John G. Rangos Sr., the chairman of the Rangos Family Foundation, is funding the competition, which is now in its second year. Rangos, a retired CEO and serial entrepreneur, is a globally renowned philanthropist and longtime supporter of Johns Hopkins Medicine.

"Every family knows someone who has suffered from cancer. Some forms of the disease can be cured even after they have spread, but most are not," says Rangos. "The goal of the competition is to inspire original ideas and innovative approaches. When cancer is finally cured, I believe it will be cured by someone at Johns Hopkins," says Rangos.

"We are grateful to Mr.
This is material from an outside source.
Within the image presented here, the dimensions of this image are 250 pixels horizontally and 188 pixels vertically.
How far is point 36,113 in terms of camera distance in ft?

Rangos for supporting this very worthwhile project," DeWeese says.

Benjamin Carson, M.D., professor and director of the Division of Pediatric Neurosurgery at Johns Hopkins, will emcee the event.

The competition was open to all currently enrolled full-time students and trainees at the Johns Hopkins University, including undergraduate, graduate and medical students, residents and fellows. A university-wide panel of faculty members judged the essays and came up with the five finalists.

The finalists are:

  • Jason D. Howard, Ph.D., postdoctoral fellow in the Head and Neck Cancer Therapeutics Program in the Department of Oncology
  • Sylvie Stacy, M.D., resident in General Preventive Medicine
  • Hogan Tang, Ph.D., postdoctoral fellow in Biological Chemistry
  • Ashwin Ram, M.D., resident in Radiation Oncology
  • Xiaochuan Yang, Ph.D., postdoctoral fellow in Oncology-Hematologic Malignancies

The finalists, as well as Mr. Rangos and Dr. DeWeese, will be among those available for interviews.